Non-Resident Investment in Partnerships -- Section 181.4

¶ 55. Paragraph 181.4(a) requires that a corporation (other than a financial institution) that throughout the year was not resident in Canada include, in the calculation of its capital tax base, the carrying value of all assets used by it in the year, or held by it in the year in the course of carrying on any business through a permanent establishment in Canada. Where a non-resident carries on such a business through a partnership, the carrying value of assets with respect to that partnership will equal the non-resident's proportionate interest of the assets of the partnership that are used or held in relation to that business. Similarly, indebtedness referred to in paragraph 181.4(b) and the carrying value of assets referred to in paragraph 181.4(c) with respect to that partnership will be equal to the non-resident's proportionate interest of those amounts with respect to that business.

General Anti-Avoidance Rule (GAAR)

¶ 56. The CCRA would consider the application of the general anti-avoidance rule (section 245) where transactions have not been undertaken or arranged primarily for bona fide purposes other than to obtain a "tax benefit", as defined in subsection 245(1), which would include the reduction of Part I.3 tax. For example, a temporary shift of assets otherwise ineligible for the investment allowance to assets which would qualify, particularly where the shift is undertaken at or near the end of the corporation's year end, would be subject to examination.


Notice -- Bulletins do not have the force of law

At the Canada Customs and Revenue Agency (CCRA), we issue income tax interpretation bulletins (ITs) in order to provide technical interpretations and positions regarding certain provisions contained in income tax law. Due to their technical nature, ITs are used primarily by our staff, tax specialists, and other individuals who have an interest in tax matters. For those readers who prefer a less technical explanation of the law, we offer other publications, such as tax guides and pamphlets.

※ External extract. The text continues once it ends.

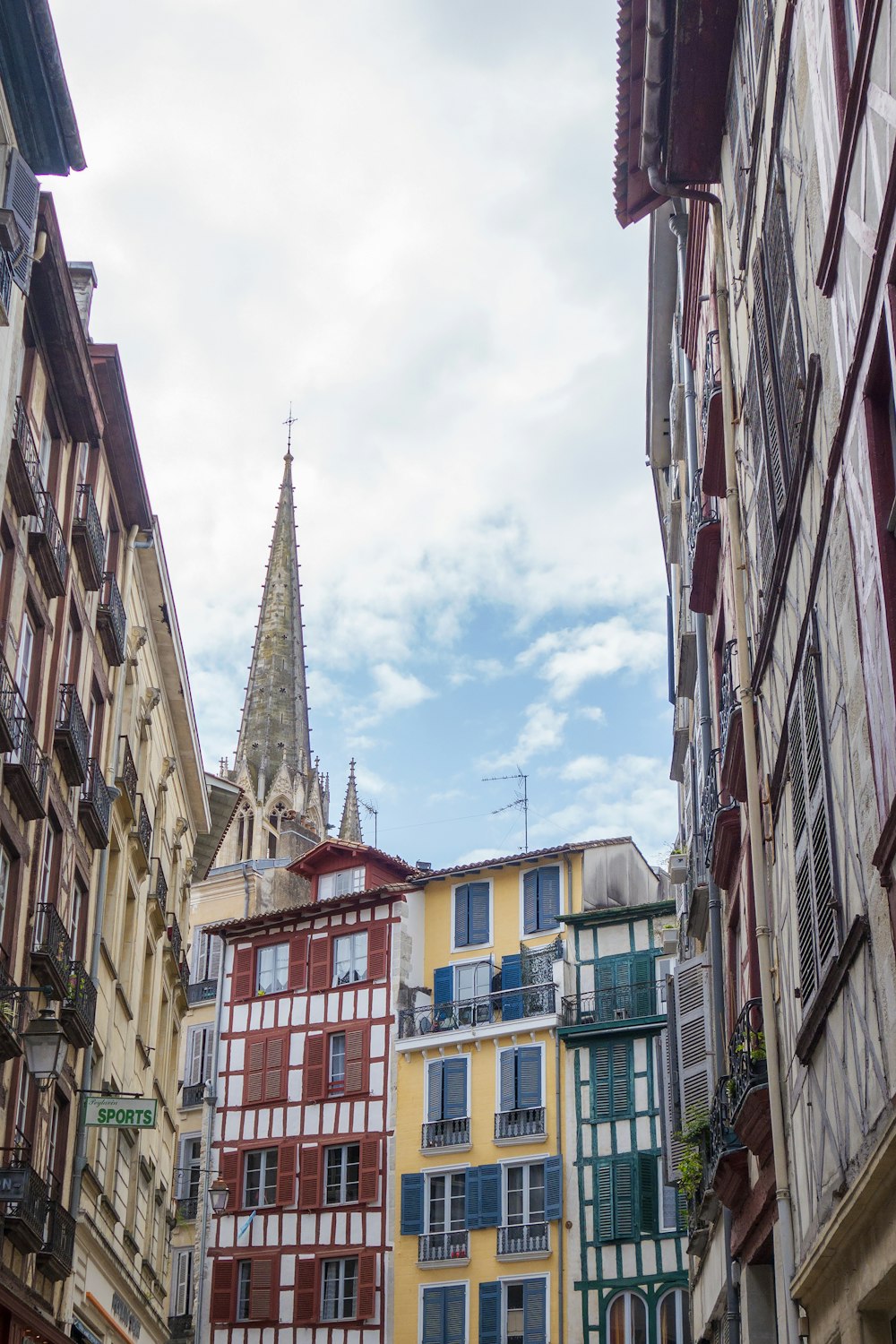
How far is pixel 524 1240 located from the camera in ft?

While the comments in a particular paragraph in an IT may relate to provisions of the law in force at the time they were made, such comments are not a substitute for the law. The reader should, therefore, consider such comments in light of the relevant provisions of the law in force for the particular taxation year being considered, taking into account the effect of any relevant amendments to those provisions or relevant court decisions occurring after the date on which the comments were made.

Subject to the above, an interpretation or position contained in an IT generally applies as of the date on which it was publicized, unless otherwise specified. If there is a subsequent change in that interpretation or position and the change is beneficial to taxpayers, it is usually effective for future assessments and reassessments. If, on the other hand, the change is not favourable to taxpayers, it will normally be effective for the current and subsequent taxation years or for transactions entered into after the date on which the change is publicized.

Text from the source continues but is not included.